-- AVAILABLE DATA --
________________________________________

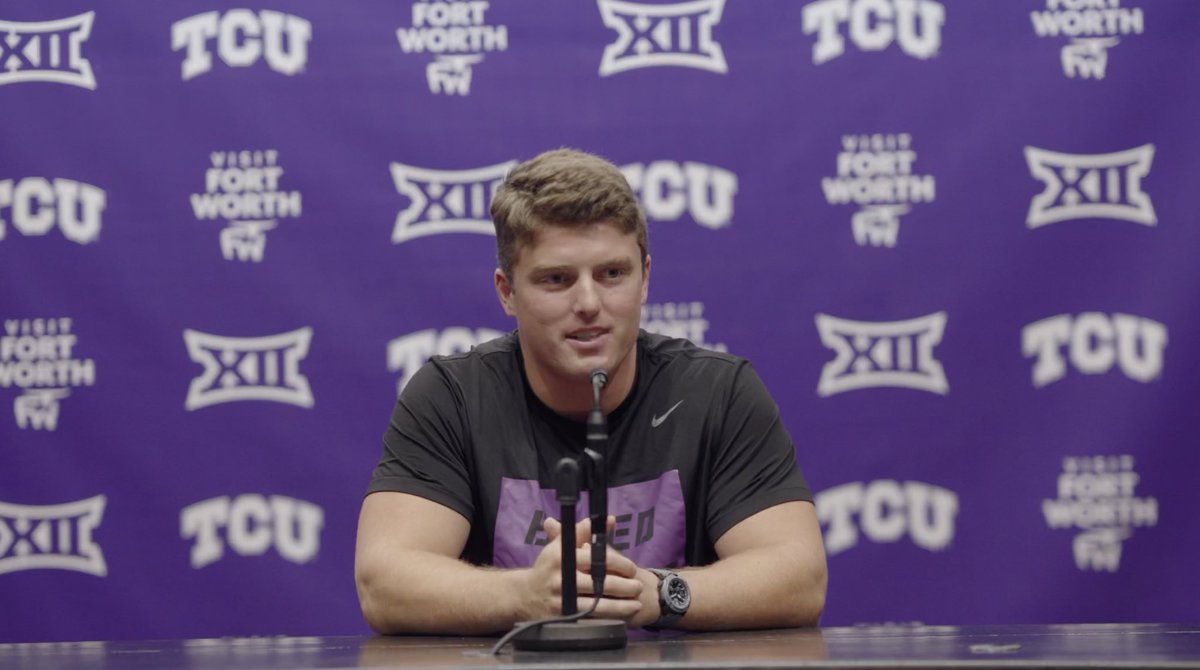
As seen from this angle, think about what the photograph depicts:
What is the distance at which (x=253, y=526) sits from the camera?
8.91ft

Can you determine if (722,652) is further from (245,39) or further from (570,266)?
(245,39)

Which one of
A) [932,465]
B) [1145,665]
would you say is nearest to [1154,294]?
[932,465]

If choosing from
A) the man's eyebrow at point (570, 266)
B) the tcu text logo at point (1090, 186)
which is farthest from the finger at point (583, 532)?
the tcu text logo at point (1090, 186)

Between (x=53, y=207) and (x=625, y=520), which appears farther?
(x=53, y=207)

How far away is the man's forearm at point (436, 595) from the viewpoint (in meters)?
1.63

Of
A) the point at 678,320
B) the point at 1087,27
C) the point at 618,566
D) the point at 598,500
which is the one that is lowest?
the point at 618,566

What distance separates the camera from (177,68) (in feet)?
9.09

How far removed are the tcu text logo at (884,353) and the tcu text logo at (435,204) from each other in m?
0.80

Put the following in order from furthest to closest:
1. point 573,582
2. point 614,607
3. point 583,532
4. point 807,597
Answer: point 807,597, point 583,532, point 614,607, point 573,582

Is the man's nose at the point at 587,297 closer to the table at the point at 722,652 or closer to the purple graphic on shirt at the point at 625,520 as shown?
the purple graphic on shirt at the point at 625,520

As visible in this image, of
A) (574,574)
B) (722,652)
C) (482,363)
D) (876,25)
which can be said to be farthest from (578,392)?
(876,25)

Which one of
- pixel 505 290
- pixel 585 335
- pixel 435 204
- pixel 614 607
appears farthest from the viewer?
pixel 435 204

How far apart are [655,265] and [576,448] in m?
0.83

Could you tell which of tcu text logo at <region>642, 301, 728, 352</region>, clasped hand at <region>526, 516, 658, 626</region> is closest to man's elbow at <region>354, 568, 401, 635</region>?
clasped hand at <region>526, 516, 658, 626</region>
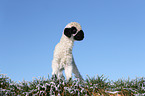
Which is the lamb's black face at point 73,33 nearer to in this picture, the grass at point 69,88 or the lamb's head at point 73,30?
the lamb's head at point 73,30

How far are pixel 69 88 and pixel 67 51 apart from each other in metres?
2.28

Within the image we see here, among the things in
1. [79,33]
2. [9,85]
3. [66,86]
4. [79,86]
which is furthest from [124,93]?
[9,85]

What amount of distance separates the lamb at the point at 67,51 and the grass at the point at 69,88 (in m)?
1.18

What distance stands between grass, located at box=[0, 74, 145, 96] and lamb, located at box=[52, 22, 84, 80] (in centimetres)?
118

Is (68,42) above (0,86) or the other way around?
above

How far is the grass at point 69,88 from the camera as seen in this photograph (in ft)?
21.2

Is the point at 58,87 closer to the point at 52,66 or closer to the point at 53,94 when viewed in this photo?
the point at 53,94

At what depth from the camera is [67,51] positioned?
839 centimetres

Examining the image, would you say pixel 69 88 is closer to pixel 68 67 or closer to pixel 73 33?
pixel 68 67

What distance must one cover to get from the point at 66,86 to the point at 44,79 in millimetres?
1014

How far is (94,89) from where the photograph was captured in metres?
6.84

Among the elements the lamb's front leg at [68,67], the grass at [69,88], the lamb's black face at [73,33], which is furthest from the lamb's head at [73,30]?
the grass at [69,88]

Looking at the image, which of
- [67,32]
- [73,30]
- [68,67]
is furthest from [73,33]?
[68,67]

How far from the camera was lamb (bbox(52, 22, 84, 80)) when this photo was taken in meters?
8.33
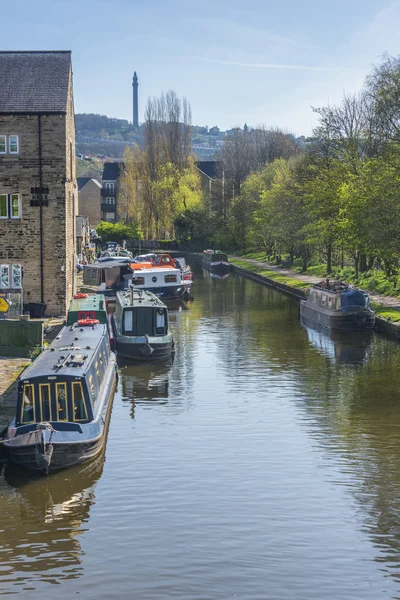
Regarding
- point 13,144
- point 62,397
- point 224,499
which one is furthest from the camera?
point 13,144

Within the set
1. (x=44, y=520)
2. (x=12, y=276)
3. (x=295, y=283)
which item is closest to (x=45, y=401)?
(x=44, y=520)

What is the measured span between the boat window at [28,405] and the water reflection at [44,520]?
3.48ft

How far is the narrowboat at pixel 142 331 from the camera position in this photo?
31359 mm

________________________________________

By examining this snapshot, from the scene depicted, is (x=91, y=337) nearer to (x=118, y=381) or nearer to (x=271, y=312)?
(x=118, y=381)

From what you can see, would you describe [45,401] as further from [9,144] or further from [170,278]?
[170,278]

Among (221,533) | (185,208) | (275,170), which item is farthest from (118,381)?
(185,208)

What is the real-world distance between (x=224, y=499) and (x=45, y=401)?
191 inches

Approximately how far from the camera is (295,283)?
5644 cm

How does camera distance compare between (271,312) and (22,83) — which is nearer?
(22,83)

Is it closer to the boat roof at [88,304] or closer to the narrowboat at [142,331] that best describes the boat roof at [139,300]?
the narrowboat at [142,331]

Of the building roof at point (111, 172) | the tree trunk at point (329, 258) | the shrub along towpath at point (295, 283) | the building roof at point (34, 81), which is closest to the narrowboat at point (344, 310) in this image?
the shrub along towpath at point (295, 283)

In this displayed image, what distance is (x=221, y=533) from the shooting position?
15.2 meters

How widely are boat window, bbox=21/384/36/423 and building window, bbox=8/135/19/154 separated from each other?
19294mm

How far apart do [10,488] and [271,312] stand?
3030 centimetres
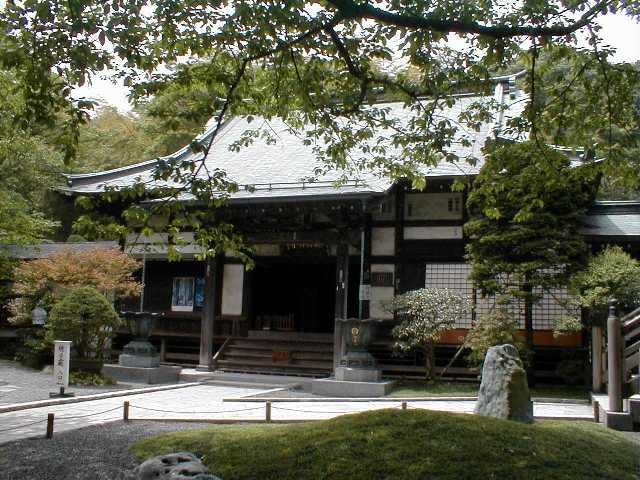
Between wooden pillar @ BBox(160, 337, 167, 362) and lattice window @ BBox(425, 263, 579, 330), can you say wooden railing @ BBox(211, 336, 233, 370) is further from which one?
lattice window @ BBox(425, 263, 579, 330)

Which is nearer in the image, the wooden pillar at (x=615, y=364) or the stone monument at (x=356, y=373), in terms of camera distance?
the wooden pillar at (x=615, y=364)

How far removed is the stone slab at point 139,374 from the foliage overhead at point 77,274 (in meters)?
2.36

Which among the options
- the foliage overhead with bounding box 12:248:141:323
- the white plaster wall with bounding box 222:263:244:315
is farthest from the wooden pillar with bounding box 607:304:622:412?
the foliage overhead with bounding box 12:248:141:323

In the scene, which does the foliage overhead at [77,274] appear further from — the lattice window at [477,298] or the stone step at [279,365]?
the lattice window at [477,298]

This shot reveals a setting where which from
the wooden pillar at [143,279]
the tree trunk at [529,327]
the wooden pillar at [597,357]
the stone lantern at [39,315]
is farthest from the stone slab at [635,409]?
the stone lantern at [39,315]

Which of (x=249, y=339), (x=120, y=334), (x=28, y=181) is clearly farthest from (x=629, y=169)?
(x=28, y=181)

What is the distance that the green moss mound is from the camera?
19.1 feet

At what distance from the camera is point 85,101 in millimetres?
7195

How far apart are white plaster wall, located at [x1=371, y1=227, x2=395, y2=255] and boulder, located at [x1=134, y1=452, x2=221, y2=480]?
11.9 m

________________________________________

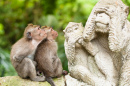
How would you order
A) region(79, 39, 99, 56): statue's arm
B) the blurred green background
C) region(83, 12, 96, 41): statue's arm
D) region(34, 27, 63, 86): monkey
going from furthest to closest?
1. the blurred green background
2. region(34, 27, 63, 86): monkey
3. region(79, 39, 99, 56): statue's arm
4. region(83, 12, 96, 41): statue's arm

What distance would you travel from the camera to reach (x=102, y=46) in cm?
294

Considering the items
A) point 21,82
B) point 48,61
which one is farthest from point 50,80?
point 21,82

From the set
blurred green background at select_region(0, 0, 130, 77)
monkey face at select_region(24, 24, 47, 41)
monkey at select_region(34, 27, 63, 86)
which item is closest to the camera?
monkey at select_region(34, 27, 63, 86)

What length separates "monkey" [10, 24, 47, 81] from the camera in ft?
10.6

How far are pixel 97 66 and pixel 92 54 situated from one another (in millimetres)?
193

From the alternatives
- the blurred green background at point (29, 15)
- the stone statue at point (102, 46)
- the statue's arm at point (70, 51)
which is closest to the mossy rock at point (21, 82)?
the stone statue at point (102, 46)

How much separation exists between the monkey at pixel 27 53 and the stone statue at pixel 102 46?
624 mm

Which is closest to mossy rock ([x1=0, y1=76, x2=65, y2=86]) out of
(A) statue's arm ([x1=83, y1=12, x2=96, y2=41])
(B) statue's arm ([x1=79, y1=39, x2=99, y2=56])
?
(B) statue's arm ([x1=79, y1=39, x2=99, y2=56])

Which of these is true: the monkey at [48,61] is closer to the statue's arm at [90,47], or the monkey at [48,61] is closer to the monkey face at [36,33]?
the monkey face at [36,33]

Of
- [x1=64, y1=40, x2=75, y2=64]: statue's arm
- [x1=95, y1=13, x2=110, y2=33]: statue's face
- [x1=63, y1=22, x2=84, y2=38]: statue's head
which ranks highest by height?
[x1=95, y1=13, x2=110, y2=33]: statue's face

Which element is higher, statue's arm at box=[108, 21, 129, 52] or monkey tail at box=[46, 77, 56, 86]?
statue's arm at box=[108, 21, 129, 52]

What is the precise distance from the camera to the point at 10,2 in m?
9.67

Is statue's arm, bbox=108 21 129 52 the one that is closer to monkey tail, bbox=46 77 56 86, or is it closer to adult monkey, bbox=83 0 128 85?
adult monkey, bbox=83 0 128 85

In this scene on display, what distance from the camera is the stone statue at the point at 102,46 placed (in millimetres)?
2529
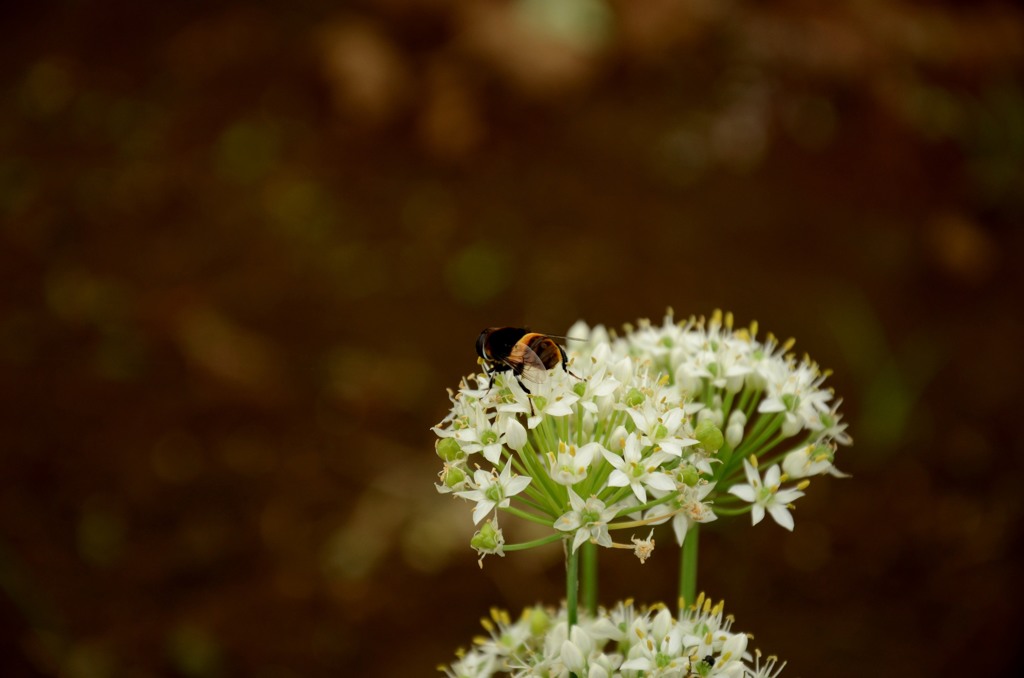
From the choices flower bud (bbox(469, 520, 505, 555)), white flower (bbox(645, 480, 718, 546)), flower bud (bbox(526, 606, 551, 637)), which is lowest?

________________________________________

-- TASK PROMPT --
Show every line of the records above that contains the word "lamb". Case counts.

-- PROBLEM SOLUTION --
Which is the lamb's black face at point 73,33 nearer to in this picture, the grass at point 69,88 or the lamb's head at point 73,30?
the lamb's head at point 73,30
What amount of distance separates the lamb at the point at 67,51 and the grass at the point at 69,88 (in m)?
What distance stands between grass, located at box=[0, 74, 145, 96] and lamb, located at box=[52, 22, 84, 80] (in centimetres)?
Among the elements the lamb's front leg at [68,67], the grass at [69,88], the lamb's black face at [73,33], which is furthest from the lamb's head at [73,30]?
How far from the camera was lamb (bbox(52, 22, 84, 80)) when this photo was taken in meters?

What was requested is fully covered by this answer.